● EXERCISE GOAL
Can you reproduce the part of the excerpt starting with "The Letter I" and going on through "and Peace here."?

● SELECTION
* * * * * * *

Slice into the Woods

The Traitorous #45 - Here is hoping that #45 and all those involved in destabilizing our country, including Pence, get what is coming to them: impeachment, disgrace, and severe prison sentences. Heck, let #45 get those high ratings he’s so preoccupied with. I’m more than fine with #45’s arrest having the highest ratings ever seen.

Roger Ailes - Speaking of vile human beings…good riddance to a sexual harassing fearmonger.

The Letter I Sent to My Dad

Hey Dad,

Comics are definitely one of my most favorite things on the planet. I’ve been reading them for 40+ years, I’m a comic book creator, and I pay attention to the industry as a whole. I’m kind of a fanatic, but I’ll try not to go full on War and Peace here.


Bleeding Cool (online site about the stuff I love) points out quite nicely why Marvel is hurting.

Being PC and trying to be more inclusive—whether via artists or writers, or via comic book characters—is NOT killing Marvel Comics. Short-sighted, short-term money grabs, high cover prices, accellerated shipping schedules, multiple books for a group (9 X-Men comics per month for example) and an adversity to risk taking in an effort to appease shareholders as opposed to building their fanbase, is what’s hurting Marvel Comics. To be fair, Marvel receives mixed feedback from fans: “We want more heroes like me,” “We want things to stay exactly the same, “We want something new,” ”We want skimpy outfits and huge knockers so we can have boners,” “You are being sexist.” The thing is, most of Marvel’s readership falls predominantly on white dudes in their 40s. Translation: me. Marvel says they want to bring in new readers, but they predominantly only cater to older, white dudes. This blows my mind as women make up 51% of the population, there are tons of youngsters which most of their offerings are not geared toward, and they fail at every turn to capitalize off of their kickass movies. I never see free, promotional comics being handed out to moviegoers at every film, or collectible posters with links to Marvel Unlimited (digital comic book service), or to Comixology (digital comics purchases). These things are generally looked at as too big a risk, or too costly, yet these movies make 100s of millions of dollars.

*Note: Marvel Comics: The Untold Story is a FANTASTIC history of Marvel Comics and its creators and the multiple near deaths Marvel has suffered over the decades. I’ve listened to the audio version twice and will definitely listen to it again as it is a fascinating history about the carousel of egotistical, ignorant, and abusive head honcho moneymen hellbent on destroying an industry. Also, selling off The Fantastic Four and X-Men rights to FOX, and selling off the Spider-Man rights to SONY didn’t do them any favors either.

* * * * * * *

Rows from a spatial reasoning dataset
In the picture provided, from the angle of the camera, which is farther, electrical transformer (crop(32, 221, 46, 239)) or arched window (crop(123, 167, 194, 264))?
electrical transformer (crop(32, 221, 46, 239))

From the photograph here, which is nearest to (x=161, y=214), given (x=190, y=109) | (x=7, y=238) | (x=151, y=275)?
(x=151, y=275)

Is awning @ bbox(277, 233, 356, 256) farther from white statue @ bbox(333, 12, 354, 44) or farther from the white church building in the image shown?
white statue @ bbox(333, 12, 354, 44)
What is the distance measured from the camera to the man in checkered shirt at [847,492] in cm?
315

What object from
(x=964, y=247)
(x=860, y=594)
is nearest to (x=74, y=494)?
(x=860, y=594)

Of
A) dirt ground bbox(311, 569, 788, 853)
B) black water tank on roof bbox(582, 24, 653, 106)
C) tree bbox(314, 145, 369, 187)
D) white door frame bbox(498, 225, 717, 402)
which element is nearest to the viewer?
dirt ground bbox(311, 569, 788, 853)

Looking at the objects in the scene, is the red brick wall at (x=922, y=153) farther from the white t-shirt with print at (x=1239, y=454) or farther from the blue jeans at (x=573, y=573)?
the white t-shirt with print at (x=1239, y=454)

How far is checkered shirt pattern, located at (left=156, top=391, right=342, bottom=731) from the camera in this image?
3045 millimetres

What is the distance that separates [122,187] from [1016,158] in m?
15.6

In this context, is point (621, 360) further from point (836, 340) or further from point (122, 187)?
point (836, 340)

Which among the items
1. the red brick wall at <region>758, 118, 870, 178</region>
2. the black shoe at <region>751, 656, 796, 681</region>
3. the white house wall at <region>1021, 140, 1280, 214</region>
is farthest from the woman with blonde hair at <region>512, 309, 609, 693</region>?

* * * * * * *

● REPLY TO THE EXERCISE
The Letter I Sent to My Dad

Hey Dad,

Comics are definitely one of my most favorite things on the planet. I’ve been reading them for 40+ years, I’m a comic book creator, and I pay attention to the industry as a whole. I’m kind of a fanatic, but I’ll try not to go full on War and Peace here.